The frontend is a React 18 + TypeScript + Vite single-page application located in frontend/src/. Vite proxies /api and /ws requests to the backend at localhost:8000 during development.

Key libraries: React Router v7, Framer Motion, Recharts, React Hook Form, Tailwind CSS v4, shadcn/ui, Lucide React, Sonner.

Component Location Purpose
Dashboard app/App.tsx Filterable job card list (Active, Done, All) with real-time progress, speed/ETA, cover art, and browser notifications. Cyberpunk dual-tone cyan/magenta theme.
DiscCard app/components/DiscCard.tsx Main job display component with subcomponents for media type badge, disc metadata, action buttons, and poster image hook.
ReviewQueue components/ReviewQueue.tsx Human-in-the-Loop UI for resolving ambiguous episode matches and movie edition selection.
HistoryPage components/HistoryPage.tsx All completed/failed jobs with stats dashboard, filterable table, slide-out detail panel, and deep-linking via /history/:jobId.
ConfigWizard components/ConfigWizard.tsx First-run setup and settings modal for library paths, MakeMKV license, TMDB token, and preferences.
Supporting Various StateIndicator, CyberpunkProgressBar, TrackGrid, MatchingVisualizer, NamePromptModal.

Hooks: useJobManagement (job lifecycle + WebSocket), useDiscFilters (job filtering/transformation), useWebSocket (connection management with auto-reconnect).


Database

Engram uses async SQLite via SQLModel + aiosqlite.
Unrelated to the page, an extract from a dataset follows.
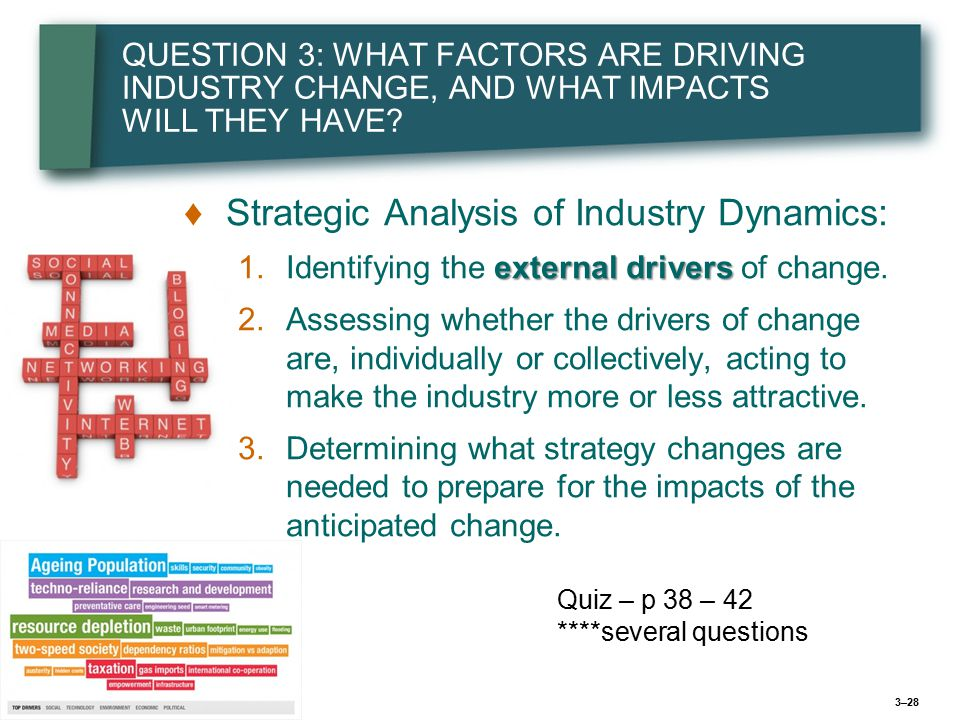 3–28 QUESTION 3: WHAT FACTORS ARE DRIVING INDUSTRY CHANGE, AND WHAT IMPACTS WILL THEY HAVE.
The database file is stored at backend/engram.db in development mode.

Schema Migration

Engram uses Alembic for versioned database migrations with SQLModel metadata autogeneration.
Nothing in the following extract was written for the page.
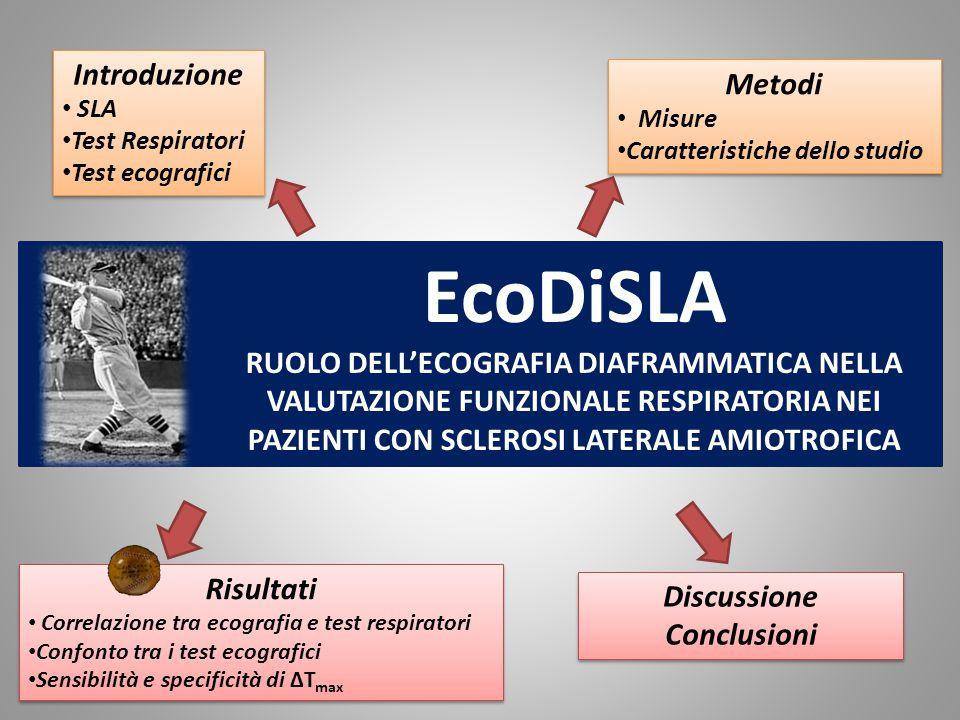 EcoDiSLA Introduzione Metodi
  • Startup behavior: init_db() runs create_all for new databases, then stamps or upgrades via Alembic.
  • Existing databases: Auto-stamped at head on first startup after upgrading to Alembic.
  • AppConfig: Data preserved via backup/restore during schema changes (independent of Alembic).
  • SQLite batch mode: render_as_batch=True enables ALTER TABLE operations that SQLite doesn't natively support.

Key Patterns

Async Everywhere

The backend uses async throughout: async SQLAlchemy sessions, asyncio tasks for background jobs, and async subprocess calls for MakeMKV CLI operations.

Singleton Services

Core services are module-level singletons: job_manager, ws_manager, curator, movie_organizer, tv_organizer. They are initialized once and shared across the application.

State Machine Driven

All job lifecycle is tracked through JobState transitions persisted in SQLite. The JobStateMachine validates every transition against a map of allowed state changes, ensuring jobs never enter invalid states.

Subtitle Coordination

Subtitle downloads run in the background during ripping. An asyncio.Event synchronizes the two processes -- matching awaits the event before proceeding, ensuring subtitles are available when needed.
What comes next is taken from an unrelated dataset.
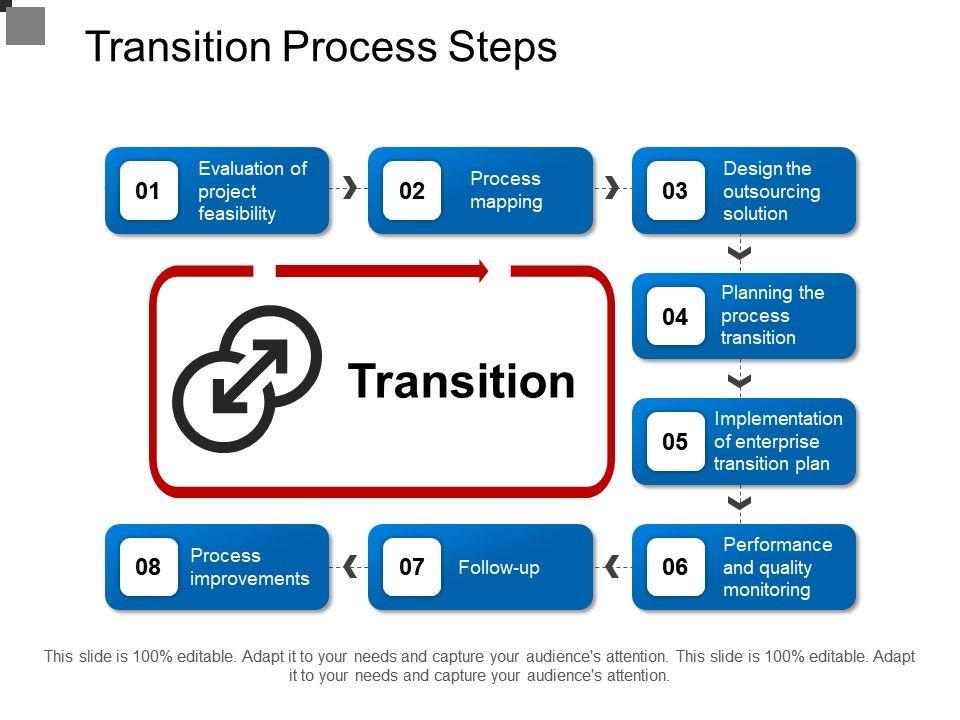 transition process steps powerpoint presentation. Black Bedroom Furniture Sets. Home Design Ideas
DiscDB Mapping Persistence

TheDiscDB title mappings are serialized as JSON in the discdb_mappings_json column on DiscJob. They are persisted during identification and restored from the database on server startup via _restore_discdb_mappings().

Custom Error Hierarchy

All domain errors extend EngramError with typed subclasses (MakeMKVError, MatchingError, ConfigurationError, etc.). The @handle_errors decorator provides standardized error handling in service methods.

Simulation Endpoints

When DEBUG=true, simulation endpoints allow testing the full workflow without a physical disc. These are used extensively by E2E tests and manual development.